▸ **Objective**: Each entry below is to be transcribed exactly.

(Records from a dataset)

· · ·

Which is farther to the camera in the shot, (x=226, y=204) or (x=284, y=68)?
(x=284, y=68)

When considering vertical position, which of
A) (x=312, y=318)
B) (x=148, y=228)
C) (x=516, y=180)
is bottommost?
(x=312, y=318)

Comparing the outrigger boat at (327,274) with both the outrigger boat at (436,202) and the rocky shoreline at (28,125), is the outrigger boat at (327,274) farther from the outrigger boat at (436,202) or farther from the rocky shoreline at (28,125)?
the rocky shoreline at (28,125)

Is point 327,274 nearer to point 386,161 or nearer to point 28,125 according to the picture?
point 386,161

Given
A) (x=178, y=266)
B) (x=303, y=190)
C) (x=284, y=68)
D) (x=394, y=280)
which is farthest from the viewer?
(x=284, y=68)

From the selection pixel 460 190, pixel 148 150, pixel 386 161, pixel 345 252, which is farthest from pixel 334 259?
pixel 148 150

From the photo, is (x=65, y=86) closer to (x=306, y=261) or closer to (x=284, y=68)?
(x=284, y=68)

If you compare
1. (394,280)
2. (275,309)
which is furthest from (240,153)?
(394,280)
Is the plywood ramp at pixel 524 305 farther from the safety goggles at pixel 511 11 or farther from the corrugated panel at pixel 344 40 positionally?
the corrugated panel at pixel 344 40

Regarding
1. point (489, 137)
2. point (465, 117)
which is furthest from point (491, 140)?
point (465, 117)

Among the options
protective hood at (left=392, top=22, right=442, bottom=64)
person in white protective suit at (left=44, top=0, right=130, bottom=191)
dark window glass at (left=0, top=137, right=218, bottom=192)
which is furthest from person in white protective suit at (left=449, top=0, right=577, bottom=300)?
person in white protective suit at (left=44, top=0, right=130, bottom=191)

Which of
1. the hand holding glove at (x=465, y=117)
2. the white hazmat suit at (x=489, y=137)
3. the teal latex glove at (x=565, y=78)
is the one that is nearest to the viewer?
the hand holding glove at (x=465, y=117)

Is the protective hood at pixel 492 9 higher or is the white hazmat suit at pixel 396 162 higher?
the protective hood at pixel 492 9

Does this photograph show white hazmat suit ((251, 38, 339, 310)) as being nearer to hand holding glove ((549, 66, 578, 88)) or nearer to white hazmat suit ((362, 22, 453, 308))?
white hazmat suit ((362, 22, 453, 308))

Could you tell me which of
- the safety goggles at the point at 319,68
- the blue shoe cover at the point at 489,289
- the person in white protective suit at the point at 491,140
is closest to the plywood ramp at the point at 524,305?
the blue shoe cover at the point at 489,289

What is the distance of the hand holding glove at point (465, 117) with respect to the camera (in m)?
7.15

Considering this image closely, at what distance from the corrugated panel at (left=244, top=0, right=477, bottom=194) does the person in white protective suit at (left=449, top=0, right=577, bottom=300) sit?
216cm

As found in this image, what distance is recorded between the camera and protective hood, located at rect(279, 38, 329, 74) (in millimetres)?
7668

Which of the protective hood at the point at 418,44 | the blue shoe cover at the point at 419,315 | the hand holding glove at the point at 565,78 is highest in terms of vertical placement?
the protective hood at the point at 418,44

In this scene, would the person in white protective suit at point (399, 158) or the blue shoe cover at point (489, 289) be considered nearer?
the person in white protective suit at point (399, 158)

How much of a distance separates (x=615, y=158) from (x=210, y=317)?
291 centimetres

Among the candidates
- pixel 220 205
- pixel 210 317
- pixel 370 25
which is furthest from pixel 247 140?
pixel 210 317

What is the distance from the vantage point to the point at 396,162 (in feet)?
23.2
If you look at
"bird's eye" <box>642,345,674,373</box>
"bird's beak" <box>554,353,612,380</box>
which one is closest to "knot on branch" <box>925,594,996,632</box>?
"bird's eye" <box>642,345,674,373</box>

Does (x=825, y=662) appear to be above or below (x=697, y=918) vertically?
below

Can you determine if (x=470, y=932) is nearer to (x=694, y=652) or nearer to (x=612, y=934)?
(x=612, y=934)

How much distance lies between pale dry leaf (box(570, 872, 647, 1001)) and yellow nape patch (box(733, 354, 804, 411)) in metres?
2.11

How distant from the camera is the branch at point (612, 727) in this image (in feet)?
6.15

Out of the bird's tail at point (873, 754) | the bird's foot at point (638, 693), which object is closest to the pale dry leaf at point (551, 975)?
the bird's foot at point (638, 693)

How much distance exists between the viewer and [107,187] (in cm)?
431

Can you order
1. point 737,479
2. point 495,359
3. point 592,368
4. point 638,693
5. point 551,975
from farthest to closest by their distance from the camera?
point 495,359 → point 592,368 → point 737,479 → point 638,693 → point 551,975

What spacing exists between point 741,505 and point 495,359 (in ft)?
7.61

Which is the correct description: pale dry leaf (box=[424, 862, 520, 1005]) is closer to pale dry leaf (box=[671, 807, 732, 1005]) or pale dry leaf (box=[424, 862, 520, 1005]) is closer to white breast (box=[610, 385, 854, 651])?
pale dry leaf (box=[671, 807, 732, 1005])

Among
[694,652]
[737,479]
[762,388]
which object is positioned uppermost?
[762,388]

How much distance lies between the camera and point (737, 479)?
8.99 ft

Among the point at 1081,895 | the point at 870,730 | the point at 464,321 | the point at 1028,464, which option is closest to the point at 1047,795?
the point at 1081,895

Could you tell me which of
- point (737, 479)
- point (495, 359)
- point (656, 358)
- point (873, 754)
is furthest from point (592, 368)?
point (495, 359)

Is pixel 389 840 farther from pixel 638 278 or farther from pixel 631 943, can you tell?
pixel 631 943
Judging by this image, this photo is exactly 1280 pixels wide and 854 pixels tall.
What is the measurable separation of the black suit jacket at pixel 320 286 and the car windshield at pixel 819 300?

· · ·

▸ **Final result**:
Which is farther to the camera in the shot, (x=226, y=204) or (x=284, y=68)?
(x=284, y=68)

When considering vertical position, which of
A) (x=312, y=318)
B) (x=148, y=228)
C) (x=516, y=180)
is bottommost?
(x=312, y=318)

Comparing the outrigger boat at (327,274) with both the outrigger boat at (436,202) and the rocky shoreline at (28,125), is the outrigger boat at (327,274) farther from the outrigger boat at (436,202) or farther from the rocky shoreline at (28,125)?
the rocky shoreline at (28,125)

Is point 327,274 nearer to point 386,161 or nearer to point 28,125 according to the picture?
point 386,161

Given
A) (x=178, y=266)
B) (x=303, y=190)
C) (x=284, y=68)
D) (x=394, y=280)
which is farthest from the viewer?
(x=284, y=68)

From the selection pixel 460 190, pixel 148 150, pixel 386 161, pixel 345 252, which is farthest from pixel 334 259?
pixel 148 150

From the photo, is (x=65, y=86) closer to (x=306, y=261) or closer to (x=284, y=68)?
(x=284, y=68)

If you compare
1. (394,280)
2. (275,309)
which is furthest from (240,153)?
(394,280)
Is the plywood ramp at pixel 524 305 farther from the safety goggles at pixel 511 11 or farther from the corrugated panel at pixel 344 40 positionally?
the corrugated panel at pixel 344 40

Regarding
1. point (489, 137)
2. point (465, 117)
which is furthest from point (491, 140)?
point (465, 117)

Among the options
protective hood at (left=392, top=22, right=442, bottom=64)
person in white protective suit at (left=44, top=0, right=130, bottom=191)
dark window glass at (left=0, top=137, right=218, bottom=192)
which is furthest from person in white protective suit at (left=449, top=0, right=577, bottom=300)?
person in white protective suit at (left=44, top=0, right=130, bottom=191)

Which of
1. the hand holding glove at (x=465, y=117)
2. the white hazmat suit at (x=489, y=137)
3. the teal latex glove at (x=565, y=78)
is the one that is nearest to the viewer?
the hand holding glove at (x=465, y=117)

Is the protective hood at pixel 492 9 higher or is the white hazmat suit at pixel 396 162 higher?
the protective hood at pixel 492 9

Does this photograph show white hazmat suit ((251, 38, 339, 310)) as being nearer to hand holding glove ((549, 66, 578, 88)) or nearer to white hazmat suit ((362, 22, 453, 308))?
white hazmat suit ((362, 22, 453, 308))

Could you tell me which of
- the safety goggles at the point at 319,68
- the blue shoe cover at the point at 489,289
- the person in white protective suit at the point at 491,140
is closest to the plywood ramp at the point at 524,305?
the blue shoe cover at the point at 489,289

What is the distance of the hand holding glove at point (465, 117) with respect to the camera (in m)?
7.15

Considering this image closely, at what distance from the corrugated panel at (left=244, top=0, right=477, bottom=194) does the person in white protective suit at (left=449, top=0, right=577, bottom=300) sit?
216cm

As found in this image, what distance is recorded between the camera and protective hood, located at rect(279, 38, 329, 74) (in millimetres)?
7668

Which of the protective hood at the point at 418,44 | the blue shoe cover at the point at 419,315 | the hand holding glove at the point at 565,78 is highest in terms of vertical placement?
the protective hood at the point at 418,44

In this scene, would the person in white protective suit at point (399, 158) or the blue shoe cover at point (489, 289) be considered nearer?
the person in white protective suit at point (399, 158)

How much of a distance separates (x=615, y=158) from (x=210, y=317)?
291 centimetres

Among the candidates
- pixel 220 205
- pixel 210 317
- pixel 370 25
which is furthest from pixel 247 140?
pixel 210 317

What is the distance from the vantage point to the point at 396,162 (in feet)?
23.2
If you look at
"bird's eye" <box>642,345,674,373</box>
"bird's beak" <box>554,353,612,380</box>
which one is closest to "knot on branch" <box>925,594,996,632</box>?
"bird's eye" <box>642,345,674,373</box>

Does (x=825, y=662) appear to be above or below (x=697, y=918) vertically?
below

Can you determine if (x=470, y=932) is nearer to (x=694, y=652) or nearer to (x=612, y=934)?
(x=612, y=934)

How much distance lies between pale dry leaf (box(570, 872, 647, 1001)) and yellow nape patch (box(733, 354, 804, 411)) in metres?
2.11

How distant from the camera is the branch at point (612, 727) in this image (in feet)?
6.15

Out of the bird's tail at point (873, 754) | the bird's foot at point (638, 693), which object is closest to the pale dry leaf at point (551, 975)?
the bird's foot at point (638, 693)

How much distance exists between the viewer and [107,187] (in cm)?
431

Can you order
1. point 737,479
2. point 495,359
3. point 592,368
4. point 638,693
5. point 551,975
from farthest to closest by their distance from the camera?
point 495,359 → point 592,368 → point 737,479 → point 638,693 → point 551,975

What spacing exists between point 741,505 and point 495,359 (in ft)?
7.61

Which is the correct description: pale dry leaf (box=[424, 862, 520, 1005]) is closer to pale dry leaf (box=[671, 807, 732, 1005]) or pale dry leaf (box=[424, 862, 520, 1005]) is closer to white breast (box=[610, 385, 854, 651])?
pale dry leaf (box=[671, 807, 732, 1005])

Among
[694,652]
[737,479]
[762,388]
which object is positioned uppermost?
[762,388]

How much distance lies between the camera and point (737, 479)?
8.99 ft

Among the point at 1081,895 | the point at 870,730 | the point at 464,321 | the point at 1028,464, which option is closest to the point at 1047,795?
the point at 1081,895

Could you tell me which of
- point (737, 479)
- point (495, 359)
- point (656, 358)
- point (873, 754)
is furthest from point (592, 368)?
point (495, 359)

Is pixel 389 840 farther from pixel 638 278 or farther from pixel 631 943, can you tell?
pixel 631 943
Judging by this image, this photo is exactly 1280 pixels wide and 854 pixels tall.
What is the measurable separation of the black suit jacket at pixel 320 286 and the car windshield at pixel 819 300?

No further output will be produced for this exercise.